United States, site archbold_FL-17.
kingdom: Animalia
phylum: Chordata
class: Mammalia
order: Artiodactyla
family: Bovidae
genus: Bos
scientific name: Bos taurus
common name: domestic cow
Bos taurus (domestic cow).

----------

TASK DESCRIPTION: Retype the data exactly as given.

RESPONSE:
United States, site archbold_FL-17.
kingdom: Animalia
phylum: Chordata
class: Mammalia
order: Artiodactyla
family: Bovidae
genus: Bos
scientific name: Bos taurus
common name: domestic cow
Bos taurus (domestic cow).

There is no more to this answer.